Credit-Card Data Breaches Drive Security Solutions Bonanza

David Sockol, president of Emagined Security, San Carlos, Calif., focuses on helping companies fix PCI-related issues that arise after PCI assessments. "We bring in compliance processes and tools that organizations can use to review each of their servers to see if they are in PCI compliance," he said.

The strategy, which has helped Emagined see triple-digit growth over the past year, is based on the fact that PCI remediation efforts are much larger and financially rewarding than PCI assessments, according to Sockol.

"We found there are better benefits for us and our customers in helping remediate PCI issues than in trying to assess their risk," he said.

The fact that some companies balk at the idea of one firm handling both PCI assessment and remediation has opened up a huge well of remediation opportunities for integrators, said Andrew Plato, president of Anitian Enterprise Security, Beaverton, Ore.

"Remediating PCI issues is a virtually unlimited business—there are all sorts of things you could end up doing," he said.

Does PCI Lack Teeth?
Companies that don't comply with PCI run the risk of having their merchant accounts canceled, but none of the solution providers CRN spoke with were aware of that actually happening. It's also unclear whether merchant companies are feeling the brunt of PCI-related fines.

MasterCard doesn't publish information on fines, and a spokesperson declined to comment on the TJX case, citing the ongoing legal investigation.

Visa said it levied $4.6 million in PCI-related fines in 2006, up from $3.4 million in 2005. However, these numbers pale in comparison to the $17.1 billion in credit-card penalty fees banks charged in 2006, according to R.K. Hammer, a privately held bank card advisory firm.

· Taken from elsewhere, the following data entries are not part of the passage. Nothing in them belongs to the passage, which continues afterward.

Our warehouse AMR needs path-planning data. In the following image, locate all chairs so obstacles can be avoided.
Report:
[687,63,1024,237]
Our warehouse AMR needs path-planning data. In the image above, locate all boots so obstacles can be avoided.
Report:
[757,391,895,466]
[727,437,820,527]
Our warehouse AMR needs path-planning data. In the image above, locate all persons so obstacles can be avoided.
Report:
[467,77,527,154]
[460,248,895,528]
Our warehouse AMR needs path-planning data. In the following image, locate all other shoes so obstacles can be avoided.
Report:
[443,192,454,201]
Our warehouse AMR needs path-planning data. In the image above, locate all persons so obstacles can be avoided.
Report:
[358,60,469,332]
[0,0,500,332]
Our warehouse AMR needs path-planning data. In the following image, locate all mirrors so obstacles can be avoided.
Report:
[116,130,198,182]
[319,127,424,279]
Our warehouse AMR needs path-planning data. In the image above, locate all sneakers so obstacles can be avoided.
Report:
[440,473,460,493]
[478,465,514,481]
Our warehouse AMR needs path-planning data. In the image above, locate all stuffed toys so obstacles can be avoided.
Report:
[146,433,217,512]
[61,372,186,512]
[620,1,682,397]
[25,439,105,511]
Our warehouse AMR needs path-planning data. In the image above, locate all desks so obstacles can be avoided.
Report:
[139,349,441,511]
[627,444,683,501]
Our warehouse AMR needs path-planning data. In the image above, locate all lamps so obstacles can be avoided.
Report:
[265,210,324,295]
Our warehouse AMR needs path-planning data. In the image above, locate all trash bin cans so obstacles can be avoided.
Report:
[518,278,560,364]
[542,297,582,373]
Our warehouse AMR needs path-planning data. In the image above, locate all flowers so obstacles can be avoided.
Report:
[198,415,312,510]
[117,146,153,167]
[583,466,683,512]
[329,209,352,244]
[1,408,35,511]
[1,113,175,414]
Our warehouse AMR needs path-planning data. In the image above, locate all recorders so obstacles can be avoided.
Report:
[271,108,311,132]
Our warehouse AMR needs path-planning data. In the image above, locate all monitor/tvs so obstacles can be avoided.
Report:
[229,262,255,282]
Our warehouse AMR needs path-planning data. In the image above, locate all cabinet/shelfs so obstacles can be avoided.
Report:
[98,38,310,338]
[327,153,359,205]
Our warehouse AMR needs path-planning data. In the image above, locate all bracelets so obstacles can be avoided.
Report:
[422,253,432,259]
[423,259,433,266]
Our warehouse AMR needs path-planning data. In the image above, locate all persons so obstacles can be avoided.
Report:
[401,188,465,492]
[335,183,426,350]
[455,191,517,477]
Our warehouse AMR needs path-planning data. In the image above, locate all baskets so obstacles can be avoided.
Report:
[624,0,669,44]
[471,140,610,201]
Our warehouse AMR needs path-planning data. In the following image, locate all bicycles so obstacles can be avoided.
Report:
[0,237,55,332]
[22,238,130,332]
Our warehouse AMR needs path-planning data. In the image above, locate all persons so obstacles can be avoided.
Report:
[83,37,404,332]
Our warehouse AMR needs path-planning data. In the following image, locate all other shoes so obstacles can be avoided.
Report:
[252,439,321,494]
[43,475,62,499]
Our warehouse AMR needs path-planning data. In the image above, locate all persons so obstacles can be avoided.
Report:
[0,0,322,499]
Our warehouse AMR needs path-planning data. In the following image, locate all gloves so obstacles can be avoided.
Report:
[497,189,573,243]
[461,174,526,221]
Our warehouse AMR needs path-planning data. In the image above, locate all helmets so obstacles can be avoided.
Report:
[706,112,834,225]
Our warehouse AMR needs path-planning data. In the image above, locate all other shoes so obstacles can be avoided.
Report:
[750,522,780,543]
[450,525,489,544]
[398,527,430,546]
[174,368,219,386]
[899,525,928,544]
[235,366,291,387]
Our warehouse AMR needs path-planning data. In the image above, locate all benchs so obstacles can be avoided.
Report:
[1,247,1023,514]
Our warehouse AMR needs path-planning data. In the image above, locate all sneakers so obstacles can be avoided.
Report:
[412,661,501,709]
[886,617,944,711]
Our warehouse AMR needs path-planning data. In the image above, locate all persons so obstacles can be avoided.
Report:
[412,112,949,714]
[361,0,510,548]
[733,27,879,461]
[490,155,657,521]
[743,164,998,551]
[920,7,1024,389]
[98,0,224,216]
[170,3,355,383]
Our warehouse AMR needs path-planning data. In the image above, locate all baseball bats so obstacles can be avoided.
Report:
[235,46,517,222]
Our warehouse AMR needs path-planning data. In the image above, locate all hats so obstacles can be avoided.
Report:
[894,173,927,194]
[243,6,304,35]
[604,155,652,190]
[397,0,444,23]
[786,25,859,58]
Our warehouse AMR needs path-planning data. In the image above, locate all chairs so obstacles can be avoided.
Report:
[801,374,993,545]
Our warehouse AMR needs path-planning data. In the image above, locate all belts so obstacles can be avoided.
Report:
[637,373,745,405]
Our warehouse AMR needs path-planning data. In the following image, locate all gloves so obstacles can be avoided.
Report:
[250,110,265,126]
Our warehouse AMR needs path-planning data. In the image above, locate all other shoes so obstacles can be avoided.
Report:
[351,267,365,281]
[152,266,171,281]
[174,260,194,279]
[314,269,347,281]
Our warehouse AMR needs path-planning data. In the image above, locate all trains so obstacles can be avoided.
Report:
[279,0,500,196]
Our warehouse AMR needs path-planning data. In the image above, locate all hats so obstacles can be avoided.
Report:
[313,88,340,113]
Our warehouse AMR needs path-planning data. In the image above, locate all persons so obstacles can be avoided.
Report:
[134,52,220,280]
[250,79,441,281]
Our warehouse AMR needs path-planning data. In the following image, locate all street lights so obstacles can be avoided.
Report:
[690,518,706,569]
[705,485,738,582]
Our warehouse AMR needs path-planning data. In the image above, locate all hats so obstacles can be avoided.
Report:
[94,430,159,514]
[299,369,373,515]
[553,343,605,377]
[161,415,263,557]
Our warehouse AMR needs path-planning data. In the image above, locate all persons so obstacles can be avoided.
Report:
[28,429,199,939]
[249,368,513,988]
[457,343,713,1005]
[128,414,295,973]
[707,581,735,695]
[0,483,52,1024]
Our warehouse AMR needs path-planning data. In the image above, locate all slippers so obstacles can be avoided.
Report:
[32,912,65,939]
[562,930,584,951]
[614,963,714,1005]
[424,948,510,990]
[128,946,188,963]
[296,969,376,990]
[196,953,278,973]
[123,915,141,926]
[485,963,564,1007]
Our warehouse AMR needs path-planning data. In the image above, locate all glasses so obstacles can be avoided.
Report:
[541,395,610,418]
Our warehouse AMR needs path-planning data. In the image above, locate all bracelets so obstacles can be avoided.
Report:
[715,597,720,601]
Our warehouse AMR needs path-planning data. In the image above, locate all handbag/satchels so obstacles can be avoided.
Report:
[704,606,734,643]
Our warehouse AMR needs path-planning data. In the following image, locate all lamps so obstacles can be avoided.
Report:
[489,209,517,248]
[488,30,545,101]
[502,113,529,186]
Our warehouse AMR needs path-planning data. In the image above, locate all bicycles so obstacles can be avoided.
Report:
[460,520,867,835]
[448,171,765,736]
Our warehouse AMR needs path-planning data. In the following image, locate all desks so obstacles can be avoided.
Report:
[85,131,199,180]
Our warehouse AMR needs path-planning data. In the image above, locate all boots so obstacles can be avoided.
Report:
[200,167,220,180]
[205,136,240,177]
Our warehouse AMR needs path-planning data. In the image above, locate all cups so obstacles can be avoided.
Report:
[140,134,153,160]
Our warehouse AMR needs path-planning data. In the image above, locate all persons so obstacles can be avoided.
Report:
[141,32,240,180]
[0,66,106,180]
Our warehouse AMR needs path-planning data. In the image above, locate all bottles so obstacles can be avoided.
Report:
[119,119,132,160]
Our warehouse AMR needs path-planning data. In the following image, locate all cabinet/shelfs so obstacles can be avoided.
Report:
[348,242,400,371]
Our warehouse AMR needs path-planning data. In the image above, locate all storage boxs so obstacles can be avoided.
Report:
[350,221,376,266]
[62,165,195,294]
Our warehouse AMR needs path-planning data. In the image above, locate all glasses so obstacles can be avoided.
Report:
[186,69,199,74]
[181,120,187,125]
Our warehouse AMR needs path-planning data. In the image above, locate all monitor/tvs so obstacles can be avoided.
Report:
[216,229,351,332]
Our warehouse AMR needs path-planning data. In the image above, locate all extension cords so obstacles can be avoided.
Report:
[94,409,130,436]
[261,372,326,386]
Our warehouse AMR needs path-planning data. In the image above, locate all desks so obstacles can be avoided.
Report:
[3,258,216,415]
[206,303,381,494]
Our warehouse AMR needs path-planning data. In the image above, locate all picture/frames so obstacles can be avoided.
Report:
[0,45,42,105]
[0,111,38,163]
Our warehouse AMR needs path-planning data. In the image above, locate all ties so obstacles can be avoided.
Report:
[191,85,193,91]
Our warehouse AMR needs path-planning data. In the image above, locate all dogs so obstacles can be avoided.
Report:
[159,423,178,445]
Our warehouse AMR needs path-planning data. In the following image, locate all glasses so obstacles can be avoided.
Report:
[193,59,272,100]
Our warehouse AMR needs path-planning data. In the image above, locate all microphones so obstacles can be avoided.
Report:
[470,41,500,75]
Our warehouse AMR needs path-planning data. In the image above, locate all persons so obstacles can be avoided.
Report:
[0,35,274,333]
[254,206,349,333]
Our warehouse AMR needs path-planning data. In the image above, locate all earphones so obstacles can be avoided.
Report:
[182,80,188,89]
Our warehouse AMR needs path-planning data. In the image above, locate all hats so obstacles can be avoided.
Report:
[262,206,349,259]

Visa last December introduced its Compliance Acceleration Program, which sets deadlines and penalties for noncompliance, but also spells out incentives for acquiring banks to get their merchants to comply with PCI. Accuvant's Tegethoff said PCI CAP has led to a spike in business as acquiring banks look to get their merchants up to speed.

"For people who have maybe back-burnered PCI, this is making them re-evaluate their priorities. For the channel, this translates into more PCI services and remediation dollars," Tegethoff said.

Still, unless PCI adoption picks up considerably, or credit-card firms begin to make examples of businesses such as TJX by slapping them with heavy fines, VARs in the assessment side could face a backlash from companies that have spent considerably to upgrade networks for PCI.

That's a big reason why Anitian's Plato said remediation is the sweet spot. "The beauty of being a remediator is that you're just selling products and doing integration," he said. "If you're the auditor, the challenge is greater, and I do think there could be a backlash."